§ **REQUIRED WORK**: Collect each line of the entries below that contains the string "road".

○ ○ ○ ○ ○ ○ ○

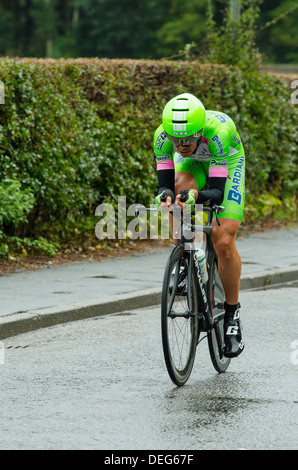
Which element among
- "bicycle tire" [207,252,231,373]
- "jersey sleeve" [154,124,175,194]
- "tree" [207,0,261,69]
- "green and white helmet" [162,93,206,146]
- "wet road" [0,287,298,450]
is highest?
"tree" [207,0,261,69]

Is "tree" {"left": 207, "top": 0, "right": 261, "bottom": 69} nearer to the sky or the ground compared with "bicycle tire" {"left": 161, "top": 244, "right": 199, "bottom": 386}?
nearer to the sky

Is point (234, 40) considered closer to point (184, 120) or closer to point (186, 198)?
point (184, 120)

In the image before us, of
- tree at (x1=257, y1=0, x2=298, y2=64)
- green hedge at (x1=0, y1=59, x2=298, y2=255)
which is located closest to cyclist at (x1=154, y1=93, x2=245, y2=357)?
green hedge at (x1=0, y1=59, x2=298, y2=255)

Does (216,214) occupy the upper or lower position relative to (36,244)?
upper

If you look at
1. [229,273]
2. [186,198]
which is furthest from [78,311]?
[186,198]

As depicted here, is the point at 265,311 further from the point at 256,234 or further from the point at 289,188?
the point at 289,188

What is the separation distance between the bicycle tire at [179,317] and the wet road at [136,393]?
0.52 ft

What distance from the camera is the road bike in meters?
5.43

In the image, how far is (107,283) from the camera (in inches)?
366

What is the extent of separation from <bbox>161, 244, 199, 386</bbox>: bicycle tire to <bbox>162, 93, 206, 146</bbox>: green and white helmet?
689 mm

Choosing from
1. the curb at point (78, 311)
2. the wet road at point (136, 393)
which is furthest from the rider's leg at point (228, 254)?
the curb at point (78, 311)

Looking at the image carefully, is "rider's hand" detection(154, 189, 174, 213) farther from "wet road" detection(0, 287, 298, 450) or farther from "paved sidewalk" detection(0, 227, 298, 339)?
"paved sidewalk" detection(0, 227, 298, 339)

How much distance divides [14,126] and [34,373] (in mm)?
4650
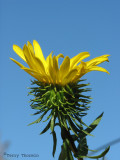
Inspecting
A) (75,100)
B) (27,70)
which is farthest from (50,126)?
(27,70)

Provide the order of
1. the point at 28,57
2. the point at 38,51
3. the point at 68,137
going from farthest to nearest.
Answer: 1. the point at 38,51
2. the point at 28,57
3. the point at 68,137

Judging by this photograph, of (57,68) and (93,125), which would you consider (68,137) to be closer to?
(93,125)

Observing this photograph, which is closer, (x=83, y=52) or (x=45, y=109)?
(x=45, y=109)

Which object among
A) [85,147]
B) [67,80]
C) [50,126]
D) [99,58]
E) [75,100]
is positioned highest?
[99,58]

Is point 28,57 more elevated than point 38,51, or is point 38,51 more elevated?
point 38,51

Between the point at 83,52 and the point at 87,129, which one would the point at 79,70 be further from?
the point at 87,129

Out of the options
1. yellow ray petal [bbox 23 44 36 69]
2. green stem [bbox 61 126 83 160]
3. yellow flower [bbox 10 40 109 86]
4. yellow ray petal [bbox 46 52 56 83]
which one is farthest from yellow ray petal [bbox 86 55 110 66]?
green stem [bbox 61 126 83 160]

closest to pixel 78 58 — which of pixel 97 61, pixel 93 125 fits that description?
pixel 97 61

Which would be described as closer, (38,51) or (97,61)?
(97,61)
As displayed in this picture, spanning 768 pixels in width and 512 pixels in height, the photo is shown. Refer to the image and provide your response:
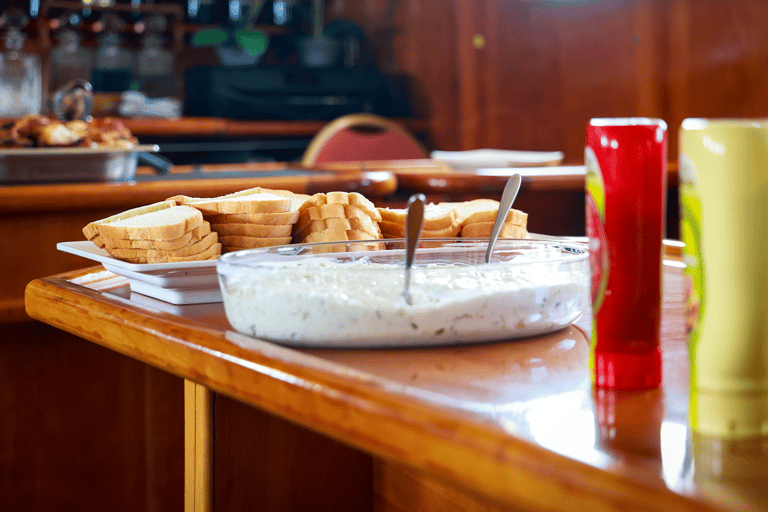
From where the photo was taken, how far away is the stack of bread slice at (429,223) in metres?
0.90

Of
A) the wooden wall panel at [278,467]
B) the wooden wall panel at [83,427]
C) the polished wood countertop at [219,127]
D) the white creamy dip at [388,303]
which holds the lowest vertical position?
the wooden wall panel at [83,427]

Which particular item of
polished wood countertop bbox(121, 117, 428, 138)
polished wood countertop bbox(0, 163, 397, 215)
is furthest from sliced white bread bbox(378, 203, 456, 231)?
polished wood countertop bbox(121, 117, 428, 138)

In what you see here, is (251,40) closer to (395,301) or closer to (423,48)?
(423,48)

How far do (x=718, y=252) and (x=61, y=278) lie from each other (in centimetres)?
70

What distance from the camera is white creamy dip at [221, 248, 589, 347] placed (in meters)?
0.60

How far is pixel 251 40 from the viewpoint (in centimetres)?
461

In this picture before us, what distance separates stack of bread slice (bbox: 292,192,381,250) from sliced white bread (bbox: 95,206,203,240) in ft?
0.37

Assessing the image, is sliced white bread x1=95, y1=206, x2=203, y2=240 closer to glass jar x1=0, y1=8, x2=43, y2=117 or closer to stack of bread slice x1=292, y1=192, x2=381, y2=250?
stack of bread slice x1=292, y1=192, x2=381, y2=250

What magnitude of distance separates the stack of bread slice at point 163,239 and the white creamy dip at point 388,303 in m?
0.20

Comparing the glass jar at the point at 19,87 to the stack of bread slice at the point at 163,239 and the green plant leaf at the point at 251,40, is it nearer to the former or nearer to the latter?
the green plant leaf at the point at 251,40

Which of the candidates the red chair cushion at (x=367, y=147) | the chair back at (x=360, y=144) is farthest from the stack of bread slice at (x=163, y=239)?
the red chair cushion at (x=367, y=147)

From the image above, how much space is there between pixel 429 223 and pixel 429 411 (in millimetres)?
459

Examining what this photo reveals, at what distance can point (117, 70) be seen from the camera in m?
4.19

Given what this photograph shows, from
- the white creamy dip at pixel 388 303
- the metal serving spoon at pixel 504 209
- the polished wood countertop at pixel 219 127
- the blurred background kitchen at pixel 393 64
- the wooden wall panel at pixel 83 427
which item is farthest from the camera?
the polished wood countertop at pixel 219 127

○ ○ ○ ○ ○ ○ ○

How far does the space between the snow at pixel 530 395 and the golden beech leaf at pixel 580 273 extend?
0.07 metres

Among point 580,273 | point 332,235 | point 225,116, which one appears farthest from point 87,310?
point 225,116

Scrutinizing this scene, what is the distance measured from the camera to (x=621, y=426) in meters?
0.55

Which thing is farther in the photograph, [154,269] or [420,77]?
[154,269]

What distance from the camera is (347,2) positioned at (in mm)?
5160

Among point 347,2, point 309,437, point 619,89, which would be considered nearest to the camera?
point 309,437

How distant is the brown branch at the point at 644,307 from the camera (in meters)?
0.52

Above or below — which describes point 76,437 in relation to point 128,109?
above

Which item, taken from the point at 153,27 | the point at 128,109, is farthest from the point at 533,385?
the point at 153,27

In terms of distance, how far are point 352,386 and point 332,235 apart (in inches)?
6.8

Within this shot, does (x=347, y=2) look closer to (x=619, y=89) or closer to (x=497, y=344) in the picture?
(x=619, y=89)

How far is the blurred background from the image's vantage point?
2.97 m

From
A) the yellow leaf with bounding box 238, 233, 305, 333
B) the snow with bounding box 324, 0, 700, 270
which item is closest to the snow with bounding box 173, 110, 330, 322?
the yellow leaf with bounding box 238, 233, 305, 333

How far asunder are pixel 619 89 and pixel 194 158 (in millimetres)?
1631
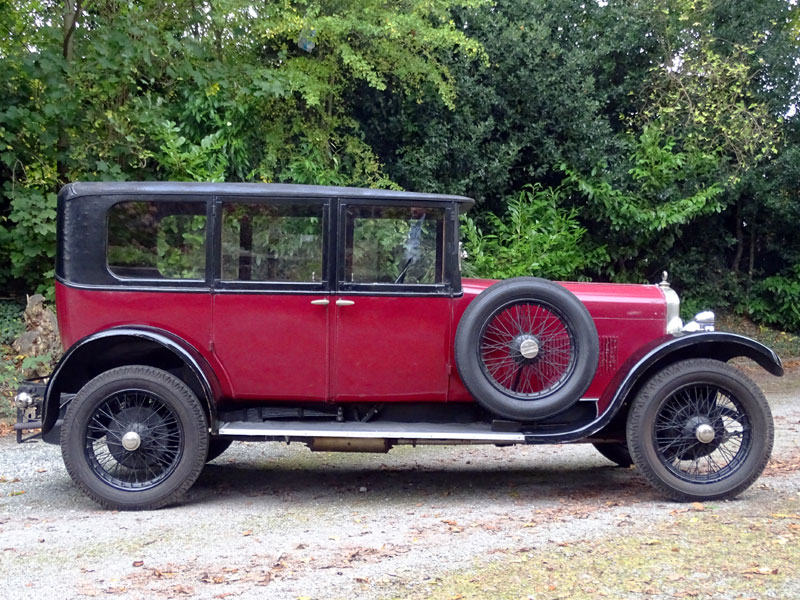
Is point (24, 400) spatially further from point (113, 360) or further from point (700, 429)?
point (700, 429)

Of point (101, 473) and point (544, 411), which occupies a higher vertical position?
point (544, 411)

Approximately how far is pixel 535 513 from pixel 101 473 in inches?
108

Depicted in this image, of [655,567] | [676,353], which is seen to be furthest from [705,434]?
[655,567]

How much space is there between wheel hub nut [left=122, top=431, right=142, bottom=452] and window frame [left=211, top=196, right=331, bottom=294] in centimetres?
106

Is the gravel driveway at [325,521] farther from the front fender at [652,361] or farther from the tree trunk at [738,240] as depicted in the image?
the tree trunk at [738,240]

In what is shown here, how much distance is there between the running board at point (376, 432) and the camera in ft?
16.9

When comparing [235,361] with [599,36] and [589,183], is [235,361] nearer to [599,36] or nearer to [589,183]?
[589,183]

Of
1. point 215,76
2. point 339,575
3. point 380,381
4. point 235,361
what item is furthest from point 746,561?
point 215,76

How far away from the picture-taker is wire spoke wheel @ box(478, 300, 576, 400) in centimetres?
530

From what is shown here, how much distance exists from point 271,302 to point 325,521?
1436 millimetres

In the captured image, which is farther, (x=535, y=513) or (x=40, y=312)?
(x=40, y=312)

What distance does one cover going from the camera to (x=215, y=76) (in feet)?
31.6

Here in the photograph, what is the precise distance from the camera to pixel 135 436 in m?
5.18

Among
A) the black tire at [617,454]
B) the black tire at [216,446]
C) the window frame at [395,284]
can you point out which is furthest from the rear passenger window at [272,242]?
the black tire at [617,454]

○ ○ ○ ○ ○ ○ ○

§ **FULL RESPONSE**:
- "wet road" [0,287,298,450]
What is the separation distance between the bicycle tire at [179,317] and the wet road at [136,393]?
What distance from the camera is the road bike in meters?
2. the wet road at point (136, 393)
Looking at the image carefully, is "rider's hand" detection(154, 189, 174, 213) farther from "wet road" detection(0, 287, 298, 450) or farther from "paved sidewalk" detection(0, 227, 298, 339)?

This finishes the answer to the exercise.